Kind of short for a first chapter, but eh. Come Home Soon, Johnny needs some adult company. All the immature one-shots and drabbles are driving him crazy. LOL!


Ponyboy Curtis woke up unceremoniously at four thirty in the morning. Not caring if he woke his brother Sodapop, he made a mad dash for the toilet. He not-so-gracefully hurled last night's supper into the porcelain throne. When he was doing nothing but dry heaving, he flushed the toilet, bidding goodbye to the mess and feeling instantly better.

He brushed his teeth and cleaned off his face. Making his way into his room, he noticed his brother hadn't woken up. In fact, Ponyboy didn't think he'd moved at all. Falling mostly on top of Sodapop, he rolled until he hit his respectful side of the bed, next to the wall.

He was glad that Soda didn't even stir at the movement. The less questioning, the better. He then realized annoyingly, that it was quite muggy and too warm for his liking. His curling bangs were sticking his forehead. Beads of perspiration mixed with melted hair grease rolled into his eyes, making them sting. Using the collar of his shirt, he wiped at his eyes until they no longer watered. Attempting to ignore the swirling heat, he tried falling back into slumber.

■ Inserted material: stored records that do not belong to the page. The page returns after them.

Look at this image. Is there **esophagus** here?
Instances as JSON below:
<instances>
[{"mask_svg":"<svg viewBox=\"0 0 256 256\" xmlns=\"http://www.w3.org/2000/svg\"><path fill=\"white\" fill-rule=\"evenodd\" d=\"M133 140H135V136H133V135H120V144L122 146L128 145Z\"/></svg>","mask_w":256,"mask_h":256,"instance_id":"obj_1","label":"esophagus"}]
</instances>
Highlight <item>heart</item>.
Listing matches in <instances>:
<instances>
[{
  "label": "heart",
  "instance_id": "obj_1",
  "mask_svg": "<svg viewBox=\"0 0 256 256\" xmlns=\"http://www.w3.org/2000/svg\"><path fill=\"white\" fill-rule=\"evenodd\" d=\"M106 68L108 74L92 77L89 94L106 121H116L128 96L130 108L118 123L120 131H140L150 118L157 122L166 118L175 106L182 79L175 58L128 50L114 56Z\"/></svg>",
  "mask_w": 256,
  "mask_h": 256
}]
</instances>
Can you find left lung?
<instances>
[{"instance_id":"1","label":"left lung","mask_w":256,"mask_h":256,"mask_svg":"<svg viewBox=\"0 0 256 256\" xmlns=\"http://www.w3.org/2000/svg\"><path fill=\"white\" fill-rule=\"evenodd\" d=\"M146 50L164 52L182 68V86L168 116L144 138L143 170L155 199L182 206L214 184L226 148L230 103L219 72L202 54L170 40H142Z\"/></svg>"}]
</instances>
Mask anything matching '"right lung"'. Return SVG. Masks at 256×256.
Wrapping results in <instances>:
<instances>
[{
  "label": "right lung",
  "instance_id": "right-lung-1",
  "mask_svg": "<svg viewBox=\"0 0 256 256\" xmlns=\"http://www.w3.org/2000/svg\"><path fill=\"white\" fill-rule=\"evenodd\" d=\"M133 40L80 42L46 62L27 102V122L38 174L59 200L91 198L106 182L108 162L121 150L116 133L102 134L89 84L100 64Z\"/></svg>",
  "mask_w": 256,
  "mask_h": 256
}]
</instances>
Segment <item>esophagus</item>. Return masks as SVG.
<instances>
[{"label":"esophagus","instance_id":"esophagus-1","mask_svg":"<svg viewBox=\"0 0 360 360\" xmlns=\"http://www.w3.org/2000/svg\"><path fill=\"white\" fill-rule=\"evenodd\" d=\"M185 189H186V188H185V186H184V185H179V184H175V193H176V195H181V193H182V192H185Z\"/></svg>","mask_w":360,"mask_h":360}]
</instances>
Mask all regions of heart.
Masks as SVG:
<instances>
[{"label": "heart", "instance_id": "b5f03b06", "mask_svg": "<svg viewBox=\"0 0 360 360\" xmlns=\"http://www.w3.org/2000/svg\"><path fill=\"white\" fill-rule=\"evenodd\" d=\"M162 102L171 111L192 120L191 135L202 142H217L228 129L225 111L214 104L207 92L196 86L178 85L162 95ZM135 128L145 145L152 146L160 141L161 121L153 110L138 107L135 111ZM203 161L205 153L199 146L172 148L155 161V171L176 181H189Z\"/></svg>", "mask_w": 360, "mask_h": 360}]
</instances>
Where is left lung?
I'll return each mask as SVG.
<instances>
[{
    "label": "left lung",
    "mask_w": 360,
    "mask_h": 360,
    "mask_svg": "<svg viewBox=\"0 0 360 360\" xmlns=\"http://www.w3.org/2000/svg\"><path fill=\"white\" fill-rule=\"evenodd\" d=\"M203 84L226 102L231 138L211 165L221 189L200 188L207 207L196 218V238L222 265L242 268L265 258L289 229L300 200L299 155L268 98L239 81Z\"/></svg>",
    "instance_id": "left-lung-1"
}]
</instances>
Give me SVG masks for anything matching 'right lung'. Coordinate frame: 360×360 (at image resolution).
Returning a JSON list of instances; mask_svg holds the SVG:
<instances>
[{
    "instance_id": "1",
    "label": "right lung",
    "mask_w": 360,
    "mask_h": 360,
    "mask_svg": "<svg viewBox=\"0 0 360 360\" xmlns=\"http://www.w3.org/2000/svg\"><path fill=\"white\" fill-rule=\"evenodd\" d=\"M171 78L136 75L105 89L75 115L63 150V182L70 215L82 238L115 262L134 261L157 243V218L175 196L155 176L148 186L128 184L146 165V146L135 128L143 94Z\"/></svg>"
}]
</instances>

He tried laying on his stomach first, curling his arms under his head. To be honest, it felt weird. The pressure on his stomach felt tight and uncomfortable. He was sure that if he settled on his front it would soon turn painful. Then he tried on his back. The natural arch of his lumbar wasn't agreeing with the mattress. It protested and ached until he tried on his left side. Attempting to curl his legs up to his chest, he found that the way his head lay made him feel as if he had a crick in it. Giving up, he got to his knees and realized something. Strangely enough, he was hungry.

Figuring it was due to his newly emptied stomach, he rolled back over Soda, who still didn't stir. Trudging his way into the kitchen, he thought of what he wanted first. Opening the freezer and fridge at the same time, cool air washed over him, making him sigh in relief. Peering into the lighted abyss, he saw a jar that caught his eye. Vlasic pickles were supposed to be the best, right? Ponyboy laughed quietly at the memory of seeing the ugly stork on television. He had spectacles sitting on his beak and was always dangling a crisp, green pickle in his hand.

"The pickle pregnant women crave.... After all, who's a better pickle expert?"The commercial always made Ponyboy laugh.

Even though he never could figure out if the pickle expert was supposed to be the stork, or the pregnant women.


Random fact of the day: That Vlasic commercial is real, and I still don't know who the pickle expert is.